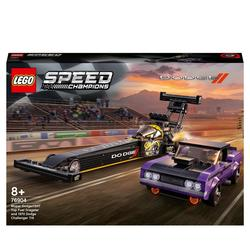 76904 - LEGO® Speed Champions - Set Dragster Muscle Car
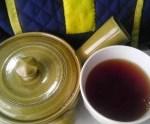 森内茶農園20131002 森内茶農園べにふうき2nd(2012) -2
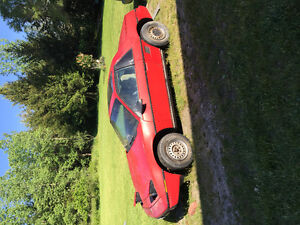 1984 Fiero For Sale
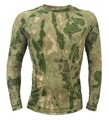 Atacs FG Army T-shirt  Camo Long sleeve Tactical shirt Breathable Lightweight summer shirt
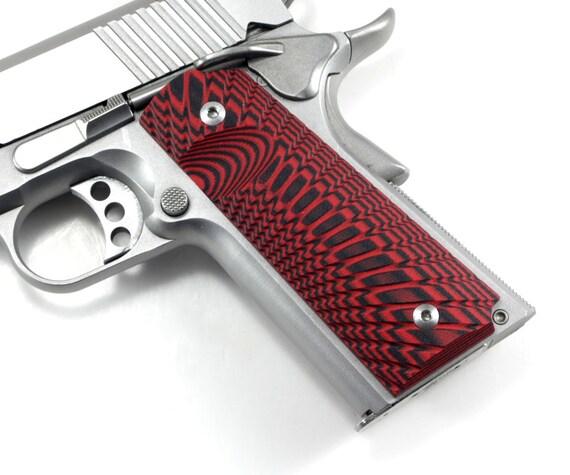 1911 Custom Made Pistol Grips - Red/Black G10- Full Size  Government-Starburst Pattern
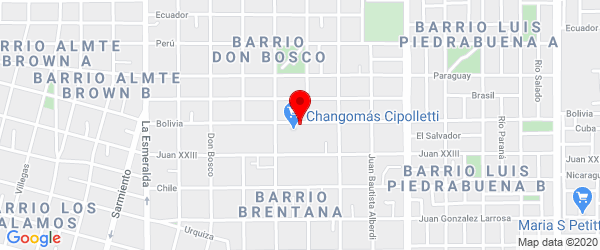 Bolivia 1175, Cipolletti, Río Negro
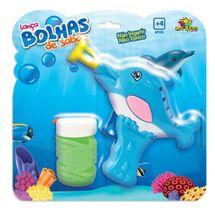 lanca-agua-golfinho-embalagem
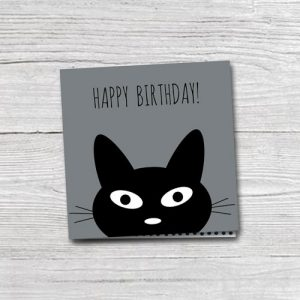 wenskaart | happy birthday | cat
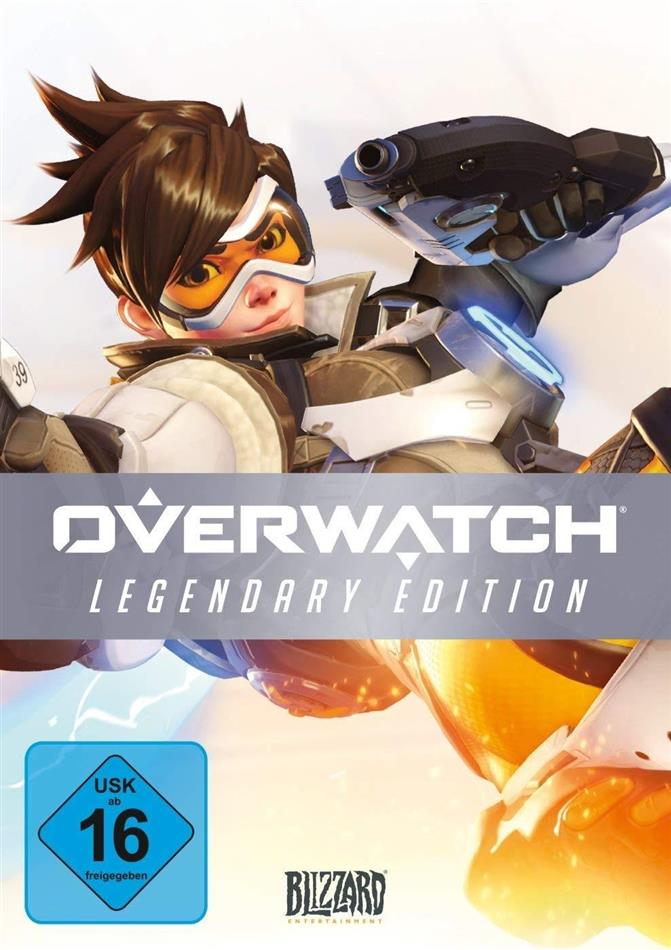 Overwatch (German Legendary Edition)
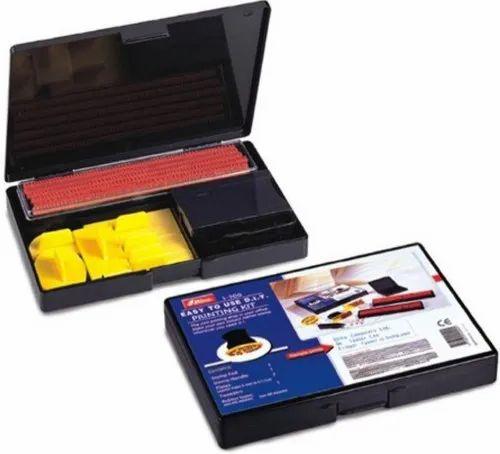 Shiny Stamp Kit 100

▶ **What to do**
Restate all of the data word for word and include no pictures.

▶ **Response**
 76904 - LEGO® Speed Champions - Set Dragster Muscle Car
 森内茶農園20131002 森内茶農園べにふうき2nd(2012) -2
 1984 Fiero For Sale
 Atacs FG Army T-shirt  Camo Long sleeve Tactical shirt Breathable Lightweight summer shirt
 1911 Custom Made Pistol Grips - Red/Black G10- Full Size  Government-Starburst Pattern
 Bolivia 1175, Cipolletti, Río Negro
 lanca-agua-golfinho-embalagem
 wenskaart | happy birthday | cat
 Overwatch (German Legendary Edition)
 Shiny Stamp Kit 100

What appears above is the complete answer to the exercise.